Domain 4: Synthesis Fairness¶
Rating: Low risk
| Criterion | Assessment |
|---|---|
| All hypotheses given fair hearing | Yes — H1 (enforceable requirements exist) was actively searched for despite the evidence trending toward H2 |
| Contradictory evidence surfaced | Yes — EU AI Act Article 14 was surfaced as the strongest partial exception to the dominant finding |
| Confidence calibrated to evidence | Yes — Medium confidence reflects accessible published frameworks but inaccessible procurement specifications |
| Gaps acknowledged | Yes — classified procurement specs, inaccessible PDFs, and forthcoming EU implementing regulations all documented |
Notes: The finding aligns with what the query framing suggested, but the assessment is supported by evidence from multiple independent regulatory bodies.
Domain 5: Source-Back Verification¶
Rating: Low risk
| Source | Claim in Assessment | Source Actually Says | Match? |
|---|---|---|---|
| SRC02 | Article 14 requires systems be "designed" for automation bias awareness | Article 14 uses "designed and developed in such a way" language targeting providers | Yes |
| SRC04 | FDA relaxed multiple alternatives requirement | Cooley analysis confirms singular recommendations now qualify for enforcement discretion | Yes |
| SRC03 | NIST identifies confabulation as a risk | Secondary sources confirm confabulation is one of 12 identified GenAI-specific risks | Yes |
| SRC05 | FINRA focuses on supervisory procedures | FINRA guidance references Rules 3110/3120 supervisory requirements | Yes |
Discrepancies found: 0
Corrections applied: None needed
Unresolved flags: None
Notes: All claims verified against source content.

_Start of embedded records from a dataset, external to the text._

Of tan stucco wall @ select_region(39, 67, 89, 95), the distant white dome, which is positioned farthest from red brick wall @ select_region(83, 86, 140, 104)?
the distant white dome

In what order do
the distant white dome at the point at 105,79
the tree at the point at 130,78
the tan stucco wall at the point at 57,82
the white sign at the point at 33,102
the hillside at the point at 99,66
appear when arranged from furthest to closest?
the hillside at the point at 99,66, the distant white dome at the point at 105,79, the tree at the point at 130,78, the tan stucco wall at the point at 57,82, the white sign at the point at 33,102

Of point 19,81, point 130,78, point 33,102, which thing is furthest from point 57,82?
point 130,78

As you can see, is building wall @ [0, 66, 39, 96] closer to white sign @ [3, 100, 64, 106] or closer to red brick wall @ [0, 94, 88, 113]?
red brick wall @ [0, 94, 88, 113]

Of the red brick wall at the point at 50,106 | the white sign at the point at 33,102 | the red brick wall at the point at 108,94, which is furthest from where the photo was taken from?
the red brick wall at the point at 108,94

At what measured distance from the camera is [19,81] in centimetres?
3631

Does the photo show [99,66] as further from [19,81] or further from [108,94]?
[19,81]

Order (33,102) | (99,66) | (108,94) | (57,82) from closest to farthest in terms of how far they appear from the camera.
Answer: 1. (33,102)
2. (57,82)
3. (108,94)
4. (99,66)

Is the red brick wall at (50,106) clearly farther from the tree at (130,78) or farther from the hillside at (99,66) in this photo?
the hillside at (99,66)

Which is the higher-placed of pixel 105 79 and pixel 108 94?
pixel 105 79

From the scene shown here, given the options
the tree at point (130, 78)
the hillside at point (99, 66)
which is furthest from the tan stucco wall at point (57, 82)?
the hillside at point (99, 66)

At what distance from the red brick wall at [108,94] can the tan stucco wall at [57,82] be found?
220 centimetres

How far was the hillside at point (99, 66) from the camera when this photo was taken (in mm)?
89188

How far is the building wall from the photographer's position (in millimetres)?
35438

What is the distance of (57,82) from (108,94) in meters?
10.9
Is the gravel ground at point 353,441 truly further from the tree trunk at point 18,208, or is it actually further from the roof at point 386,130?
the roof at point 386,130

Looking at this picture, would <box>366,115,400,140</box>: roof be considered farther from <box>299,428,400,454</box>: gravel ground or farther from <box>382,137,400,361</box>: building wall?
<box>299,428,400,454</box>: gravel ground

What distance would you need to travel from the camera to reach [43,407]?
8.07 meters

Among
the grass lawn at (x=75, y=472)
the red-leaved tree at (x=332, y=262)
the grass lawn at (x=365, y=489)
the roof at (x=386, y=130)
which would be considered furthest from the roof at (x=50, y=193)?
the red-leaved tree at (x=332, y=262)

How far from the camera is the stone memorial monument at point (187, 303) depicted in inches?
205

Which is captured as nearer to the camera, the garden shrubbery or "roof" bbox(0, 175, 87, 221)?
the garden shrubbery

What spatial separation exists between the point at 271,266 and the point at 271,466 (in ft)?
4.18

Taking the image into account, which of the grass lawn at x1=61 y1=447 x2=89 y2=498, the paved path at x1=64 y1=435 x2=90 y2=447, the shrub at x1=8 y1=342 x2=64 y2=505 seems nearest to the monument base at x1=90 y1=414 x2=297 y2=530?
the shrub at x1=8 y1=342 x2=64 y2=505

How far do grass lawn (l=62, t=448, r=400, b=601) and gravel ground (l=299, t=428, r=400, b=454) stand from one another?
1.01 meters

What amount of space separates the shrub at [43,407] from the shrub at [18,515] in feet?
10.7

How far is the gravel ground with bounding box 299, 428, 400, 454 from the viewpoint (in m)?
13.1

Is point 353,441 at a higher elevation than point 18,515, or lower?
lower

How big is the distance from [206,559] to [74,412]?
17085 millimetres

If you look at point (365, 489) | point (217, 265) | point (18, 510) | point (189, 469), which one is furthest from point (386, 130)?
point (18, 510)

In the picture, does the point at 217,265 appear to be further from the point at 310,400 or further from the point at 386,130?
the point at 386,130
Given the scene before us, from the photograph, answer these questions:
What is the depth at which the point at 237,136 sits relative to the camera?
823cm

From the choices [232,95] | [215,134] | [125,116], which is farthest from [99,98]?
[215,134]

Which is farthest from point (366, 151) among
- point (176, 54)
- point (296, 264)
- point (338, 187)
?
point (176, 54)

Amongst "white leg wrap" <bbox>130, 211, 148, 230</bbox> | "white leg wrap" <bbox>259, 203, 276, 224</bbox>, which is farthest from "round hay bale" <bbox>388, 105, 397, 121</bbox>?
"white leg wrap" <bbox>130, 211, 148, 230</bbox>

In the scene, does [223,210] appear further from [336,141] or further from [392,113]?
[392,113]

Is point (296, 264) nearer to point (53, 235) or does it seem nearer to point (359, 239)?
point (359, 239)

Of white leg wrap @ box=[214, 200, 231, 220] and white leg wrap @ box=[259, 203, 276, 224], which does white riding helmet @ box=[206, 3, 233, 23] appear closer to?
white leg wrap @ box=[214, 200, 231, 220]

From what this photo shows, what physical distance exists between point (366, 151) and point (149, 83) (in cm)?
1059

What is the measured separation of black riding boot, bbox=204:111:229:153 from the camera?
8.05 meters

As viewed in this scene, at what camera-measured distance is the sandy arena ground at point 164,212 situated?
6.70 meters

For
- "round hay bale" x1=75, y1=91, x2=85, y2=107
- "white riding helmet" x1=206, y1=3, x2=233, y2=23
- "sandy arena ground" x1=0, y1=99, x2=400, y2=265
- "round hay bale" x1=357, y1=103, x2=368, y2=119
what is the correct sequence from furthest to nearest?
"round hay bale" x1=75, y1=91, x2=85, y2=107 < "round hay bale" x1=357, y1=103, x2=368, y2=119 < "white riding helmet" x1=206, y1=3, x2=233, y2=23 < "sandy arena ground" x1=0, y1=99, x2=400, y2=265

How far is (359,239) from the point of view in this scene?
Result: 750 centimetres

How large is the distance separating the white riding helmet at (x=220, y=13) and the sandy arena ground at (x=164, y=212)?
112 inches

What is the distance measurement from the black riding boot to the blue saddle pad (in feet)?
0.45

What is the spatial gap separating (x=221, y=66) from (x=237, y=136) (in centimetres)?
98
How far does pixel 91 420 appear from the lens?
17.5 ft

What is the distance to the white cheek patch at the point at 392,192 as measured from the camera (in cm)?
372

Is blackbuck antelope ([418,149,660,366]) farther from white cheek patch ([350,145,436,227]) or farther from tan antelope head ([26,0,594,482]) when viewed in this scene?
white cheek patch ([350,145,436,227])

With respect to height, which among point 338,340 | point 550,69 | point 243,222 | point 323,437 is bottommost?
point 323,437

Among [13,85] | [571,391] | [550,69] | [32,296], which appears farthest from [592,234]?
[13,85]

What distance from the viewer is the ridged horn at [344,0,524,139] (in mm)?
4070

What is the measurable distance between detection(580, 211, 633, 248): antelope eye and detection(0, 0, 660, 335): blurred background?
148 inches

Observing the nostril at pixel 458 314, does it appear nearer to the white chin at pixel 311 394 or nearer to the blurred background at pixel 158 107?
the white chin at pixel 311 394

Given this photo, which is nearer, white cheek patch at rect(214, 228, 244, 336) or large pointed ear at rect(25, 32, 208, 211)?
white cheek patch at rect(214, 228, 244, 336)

The limitation is that some verification relied on secondary source analysis (Cooley for FDA, various summaries for NIST) rather than primary document full-text.
Overall Assessment¶
Overall risk of bias: Low risk
The research process was systematic, covering all four target sectors plus cross-sector frameworks. The main limitation is inaccessibility of some primary documents (PDFs) and the inherent limitation that procurement specifications may contain requirements not visible in published regulatory frameworks.
Researcher Bias Check¶
- Confirmation bias risk: The query framing implied the researcher expected a gap in system-side requirements. The evidence confirmed this expectation, raising the risk that the search was optimized to confirm the gap rather than find exceptions. Mitigated by: actively searching for system-side requirements using expanded vocabulary; identifying EU AI Act Article 14 as a partial exception; documenting inaccessible sources that might contain stronger system-side provisions.
- Availability bias risk: Publicly accessible regulatory documents are easier to find than procurement specifications or internal agency guidance. The assessment may underrepresent system-side requirements that exist in less accessible formats.